Belgique

Arnaud De Decker raconte la vie des Ukrainiens en guerre, malgré les bombes.

L’attention des médias sur ce conflit est souvent focalisée sur « les plans de paix, Trump, Poutine, ce que tel ou tel dirigeant a dit ». Selon Arnaud De Decker, « les premières victimes » sont bien les 40 millions d’Ukrainiens, avec des dizaines de milliers d’entre eux qui n’ont pas d’électricité et vivent dans des conditions terribles.


L’attention médiatique sur ce conflit se concentre souvent sur « les plans de paix, Trump, Poutine, ce que tel ou tel dirigeant a dit ». Pourtant, au cœur de la guerre, ce sont les 40 millions d’Ukrainiens qui sont « les premières victimes », rappelle un journaliste belge. « Il y a toujours des dizaines de milliers d’entre eux qui n’ont pas d’électricité, qui vivent dans des conditions terribles ».

En quatre ans, Arnaud De Decker a également pu observer « la résilience » de la société ukrainienne.
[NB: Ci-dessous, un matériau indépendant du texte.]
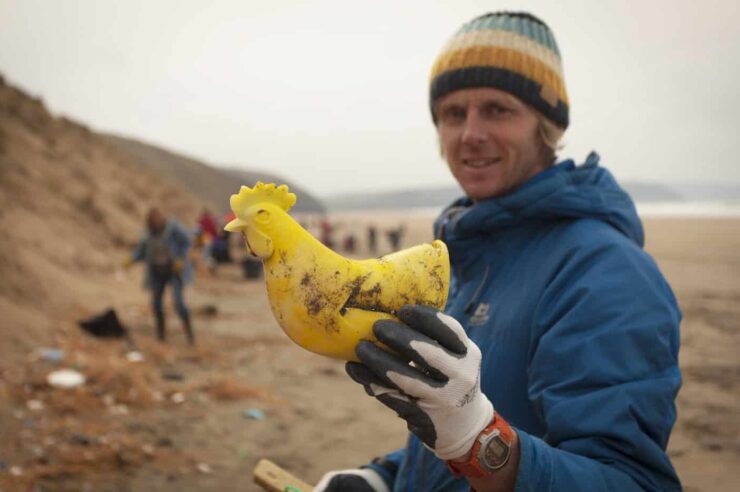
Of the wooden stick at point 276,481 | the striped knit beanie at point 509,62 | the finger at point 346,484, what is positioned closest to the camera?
the striped knit beanie at point 509,62

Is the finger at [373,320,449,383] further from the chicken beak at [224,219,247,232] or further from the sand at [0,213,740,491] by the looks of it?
the sand at [0,213,740,491]

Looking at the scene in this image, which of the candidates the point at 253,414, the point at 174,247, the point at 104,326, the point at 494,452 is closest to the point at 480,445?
the point at 494,452

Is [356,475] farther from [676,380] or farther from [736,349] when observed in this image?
[736,349]

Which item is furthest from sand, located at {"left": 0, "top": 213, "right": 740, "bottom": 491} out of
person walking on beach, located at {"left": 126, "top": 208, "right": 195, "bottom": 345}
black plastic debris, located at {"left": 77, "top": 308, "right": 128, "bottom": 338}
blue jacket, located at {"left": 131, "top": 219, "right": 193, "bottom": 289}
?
blue jacket, located at {"left": 131, "top": 219, "right": 193, "bottom": 289}

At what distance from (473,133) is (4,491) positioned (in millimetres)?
4662

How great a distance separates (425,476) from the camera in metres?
1.83

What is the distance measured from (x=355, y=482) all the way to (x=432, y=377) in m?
1.07

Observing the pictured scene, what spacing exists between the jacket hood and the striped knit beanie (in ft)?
0.97

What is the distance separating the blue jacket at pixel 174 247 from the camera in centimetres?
852

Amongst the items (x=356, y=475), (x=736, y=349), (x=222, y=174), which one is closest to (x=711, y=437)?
(x=736, y=349)

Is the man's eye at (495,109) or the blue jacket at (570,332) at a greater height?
the man's eye at (495,109)

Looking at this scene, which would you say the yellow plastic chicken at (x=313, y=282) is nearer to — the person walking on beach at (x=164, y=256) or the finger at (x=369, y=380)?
the finger at (x=369, y=380)

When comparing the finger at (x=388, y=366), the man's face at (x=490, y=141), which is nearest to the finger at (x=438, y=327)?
the finger at (x=388, y=366)

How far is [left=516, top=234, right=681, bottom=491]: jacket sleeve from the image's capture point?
4.27 feet
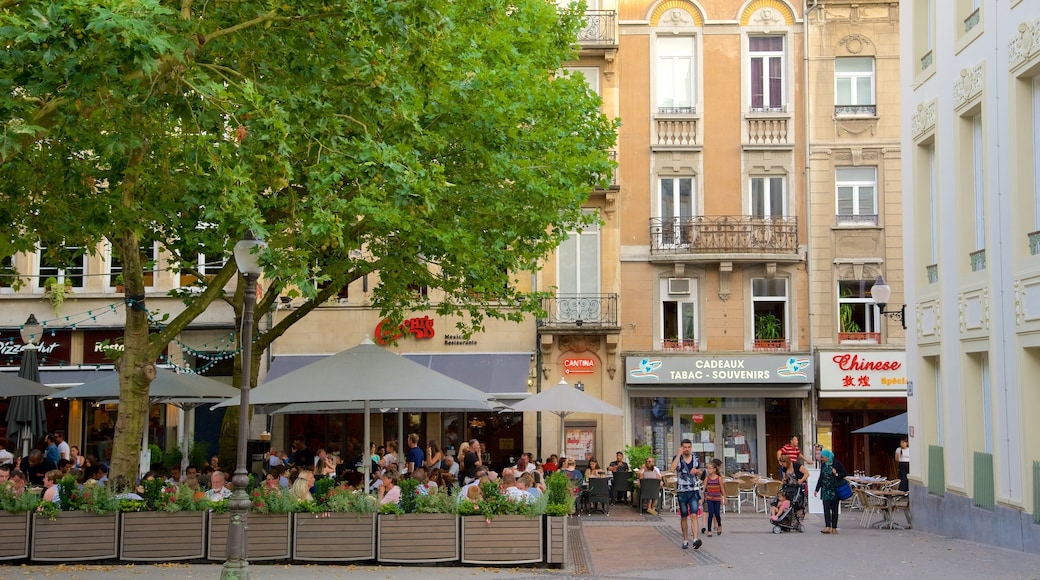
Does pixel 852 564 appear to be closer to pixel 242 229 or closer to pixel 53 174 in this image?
pixel 242 229

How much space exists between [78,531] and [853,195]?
2208 centimetres

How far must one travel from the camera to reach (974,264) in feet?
64.8

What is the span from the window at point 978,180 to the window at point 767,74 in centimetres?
1187

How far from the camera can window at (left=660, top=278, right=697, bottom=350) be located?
31.4 metres

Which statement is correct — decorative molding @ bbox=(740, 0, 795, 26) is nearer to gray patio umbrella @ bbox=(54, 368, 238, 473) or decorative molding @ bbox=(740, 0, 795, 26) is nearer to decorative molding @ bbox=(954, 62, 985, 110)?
decorative molding @ bbox=(954, 62, 985, 110)

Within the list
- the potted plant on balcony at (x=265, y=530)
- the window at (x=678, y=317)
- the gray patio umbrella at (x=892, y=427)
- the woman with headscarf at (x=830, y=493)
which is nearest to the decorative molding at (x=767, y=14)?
the window at (x=678, y=317)

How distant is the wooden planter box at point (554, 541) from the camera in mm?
15727

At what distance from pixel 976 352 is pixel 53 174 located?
14.3 m

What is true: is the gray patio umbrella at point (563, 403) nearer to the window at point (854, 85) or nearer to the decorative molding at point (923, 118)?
the decorative molding at point (923, 118)

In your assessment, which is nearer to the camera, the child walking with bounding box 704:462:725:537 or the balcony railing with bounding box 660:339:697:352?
the child walking with bounding box 704:462:725:537

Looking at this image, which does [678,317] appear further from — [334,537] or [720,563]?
[334,537]

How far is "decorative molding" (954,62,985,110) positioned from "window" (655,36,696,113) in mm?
12194

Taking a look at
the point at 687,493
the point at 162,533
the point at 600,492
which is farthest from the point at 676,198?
the point at 162,533

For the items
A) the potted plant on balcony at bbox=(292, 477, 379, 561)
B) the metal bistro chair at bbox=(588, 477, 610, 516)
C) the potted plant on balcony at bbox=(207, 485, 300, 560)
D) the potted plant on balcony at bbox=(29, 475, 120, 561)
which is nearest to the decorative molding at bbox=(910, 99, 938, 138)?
the metal bistro chair at bbox=(588, 477, 610, 516)
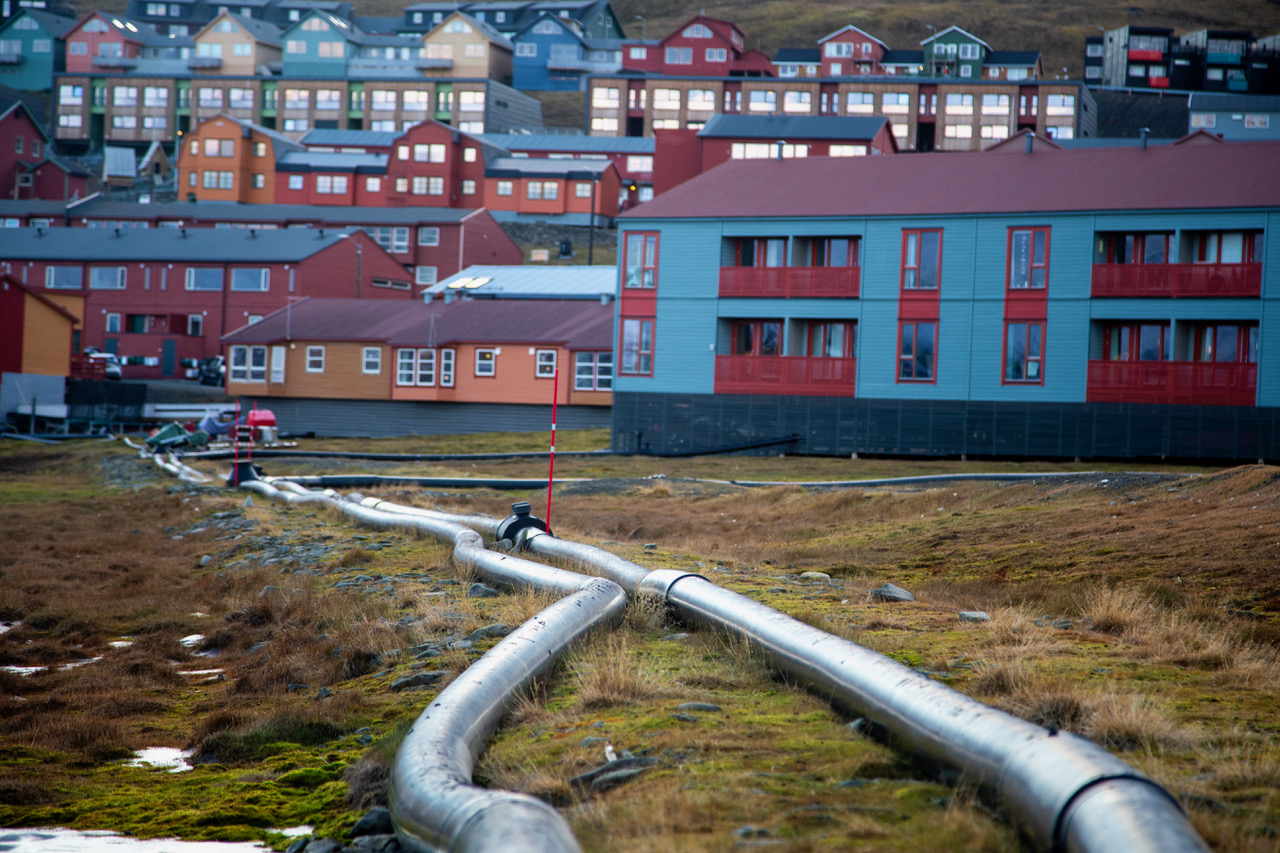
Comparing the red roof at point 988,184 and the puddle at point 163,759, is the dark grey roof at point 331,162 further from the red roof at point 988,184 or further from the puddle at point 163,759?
the puddle at point 163,759

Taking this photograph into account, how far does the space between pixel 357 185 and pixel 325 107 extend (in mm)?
32444

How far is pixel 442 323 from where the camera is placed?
178 feet

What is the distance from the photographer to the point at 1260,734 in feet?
20.3

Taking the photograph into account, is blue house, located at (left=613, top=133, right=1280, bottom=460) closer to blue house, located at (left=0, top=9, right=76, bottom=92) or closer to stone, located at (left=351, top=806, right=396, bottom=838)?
stone, located at (left=351, top=806, right=396, bottom=838)

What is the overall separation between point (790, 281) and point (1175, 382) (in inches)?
450

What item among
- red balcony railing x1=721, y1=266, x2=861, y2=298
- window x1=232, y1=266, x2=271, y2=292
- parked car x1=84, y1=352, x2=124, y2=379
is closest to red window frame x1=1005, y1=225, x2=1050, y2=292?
red balcony railing x1=721, y1=266, x2=861, y2=298

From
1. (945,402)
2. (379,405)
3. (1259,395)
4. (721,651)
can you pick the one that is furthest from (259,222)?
(721,651)

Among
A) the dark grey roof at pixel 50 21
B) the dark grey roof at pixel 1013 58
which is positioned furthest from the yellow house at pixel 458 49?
the dark grey roof at pixel 1013 58

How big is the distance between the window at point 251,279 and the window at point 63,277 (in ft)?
33.3

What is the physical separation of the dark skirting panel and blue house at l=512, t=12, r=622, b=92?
10720 cm

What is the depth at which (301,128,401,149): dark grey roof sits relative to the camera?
341 ft

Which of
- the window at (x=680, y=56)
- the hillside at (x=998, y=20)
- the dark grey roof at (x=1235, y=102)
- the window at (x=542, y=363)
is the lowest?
the window at (x=542, y=363)

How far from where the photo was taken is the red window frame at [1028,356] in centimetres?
A: 3412

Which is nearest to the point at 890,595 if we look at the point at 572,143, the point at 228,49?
the point at 572,143
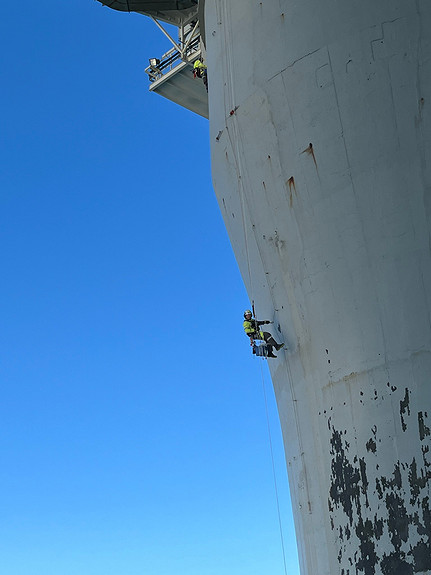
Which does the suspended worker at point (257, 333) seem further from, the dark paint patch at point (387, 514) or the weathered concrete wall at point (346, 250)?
the dark paint patch at point (387, 514)

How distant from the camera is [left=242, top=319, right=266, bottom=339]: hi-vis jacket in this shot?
43.9 ft

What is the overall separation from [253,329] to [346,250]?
8.12 ft

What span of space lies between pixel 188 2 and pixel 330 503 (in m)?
14.7

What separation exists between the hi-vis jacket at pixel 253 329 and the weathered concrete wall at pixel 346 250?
28cm

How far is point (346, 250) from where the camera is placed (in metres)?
11.6

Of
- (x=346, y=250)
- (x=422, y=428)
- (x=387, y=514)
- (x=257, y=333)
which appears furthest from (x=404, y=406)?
(x=257, y=333)

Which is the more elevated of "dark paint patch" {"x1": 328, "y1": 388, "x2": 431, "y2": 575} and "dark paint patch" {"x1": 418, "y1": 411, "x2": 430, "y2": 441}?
"dark paint patch" {"x1": 418, "y1": 411, "x2": 430, "y2": 441}

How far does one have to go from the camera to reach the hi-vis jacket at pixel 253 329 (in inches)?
527

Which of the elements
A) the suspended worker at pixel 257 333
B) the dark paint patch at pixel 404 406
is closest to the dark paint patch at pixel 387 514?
the dark paint patch at pixel 404 406

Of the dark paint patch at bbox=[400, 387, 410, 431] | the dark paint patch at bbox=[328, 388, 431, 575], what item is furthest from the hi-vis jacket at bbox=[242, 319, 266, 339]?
the dark paint patch at bbox=[400, 387, 410, 431]

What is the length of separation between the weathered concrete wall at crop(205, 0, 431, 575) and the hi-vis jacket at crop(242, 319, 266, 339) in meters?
0.28

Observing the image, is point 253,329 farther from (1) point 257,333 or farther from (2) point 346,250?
(2) point 346,250

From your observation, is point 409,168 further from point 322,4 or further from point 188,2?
point 188,2

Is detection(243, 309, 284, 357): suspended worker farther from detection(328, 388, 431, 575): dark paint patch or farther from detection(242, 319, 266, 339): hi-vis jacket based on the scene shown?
detection(328, 388, 431, 575): dark paint patch
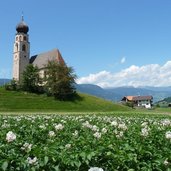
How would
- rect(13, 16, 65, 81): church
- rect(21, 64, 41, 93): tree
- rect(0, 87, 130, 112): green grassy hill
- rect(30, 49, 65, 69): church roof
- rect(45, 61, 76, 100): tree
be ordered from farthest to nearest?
rect(13, 16, 65, 81): church
rect(30, 49, 65, 69): church roof
rect(21, 64, 41, 93): tree
rect(45, 61, 76, 100): tree
rect(0, 87, 130, 112): green grassy hill

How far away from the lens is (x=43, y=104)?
89.9 meters

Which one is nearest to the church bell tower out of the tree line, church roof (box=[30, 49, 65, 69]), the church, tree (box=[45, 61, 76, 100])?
the church

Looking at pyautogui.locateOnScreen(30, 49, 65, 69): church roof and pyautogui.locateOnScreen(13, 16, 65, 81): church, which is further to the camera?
pyautogui.locateOnScreen(13, 16, 65, 81): church

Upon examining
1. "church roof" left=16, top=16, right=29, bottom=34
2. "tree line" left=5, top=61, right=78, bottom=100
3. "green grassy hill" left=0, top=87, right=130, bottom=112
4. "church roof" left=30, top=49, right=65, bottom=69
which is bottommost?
"green grassy hill" left=0, top=87, right=130, bottom=112

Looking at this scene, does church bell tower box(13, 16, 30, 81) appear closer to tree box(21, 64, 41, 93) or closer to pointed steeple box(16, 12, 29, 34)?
pointed steeple box(16, 12, 29, 34)

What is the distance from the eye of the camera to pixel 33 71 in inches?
4090

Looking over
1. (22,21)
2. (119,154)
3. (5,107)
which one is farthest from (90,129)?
(22,21)

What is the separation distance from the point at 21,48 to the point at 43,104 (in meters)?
50.5

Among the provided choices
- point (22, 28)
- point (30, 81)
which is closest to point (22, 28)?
point (22, 28)

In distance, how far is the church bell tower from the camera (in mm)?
135000

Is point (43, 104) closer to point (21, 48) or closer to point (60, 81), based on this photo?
point (60, 81)

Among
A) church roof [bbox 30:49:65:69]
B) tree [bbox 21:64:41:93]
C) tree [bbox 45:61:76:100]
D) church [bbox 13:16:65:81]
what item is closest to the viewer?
tree [bbox 45:61:76:100]

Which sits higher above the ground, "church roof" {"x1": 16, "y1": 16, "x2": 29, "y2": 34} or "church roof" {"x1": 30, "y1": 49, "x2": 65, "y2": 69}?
"church roof" {"x1": 16, "y1": 16, "x2": 29, "y2": 34}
Alors qu’au lendemain du 24 février 2022 et de l’invasion du pays par la Russie, tout le monde prévoyait une guerre de quelques jours, l’Ukraine a résisté et continue de résister. « L’Ukraine a encore des ressources, c’est faux de dire qu’elle doit capituler ».

### Une société résiliente, et pétrie de ressentiments pour la Russie de Poutine

La guerre a touché les civils et atteint les villes, entre coupures de courant et bombardements plus ou moins ciblés. Toutefois, le journaliste indépendant décrit une société qui refuse de se contenter de survivre : « À Kharkiv, malgré les bombes, les écoles sont ouvertes, aménagées dans les sous-sols. Les bars et les cafés sont ouverts. À Kiev, il n’y a pas de courant vingt heures par jour, mais tout fonctionne, les gens vont travailler, il y a même des embouteillages ».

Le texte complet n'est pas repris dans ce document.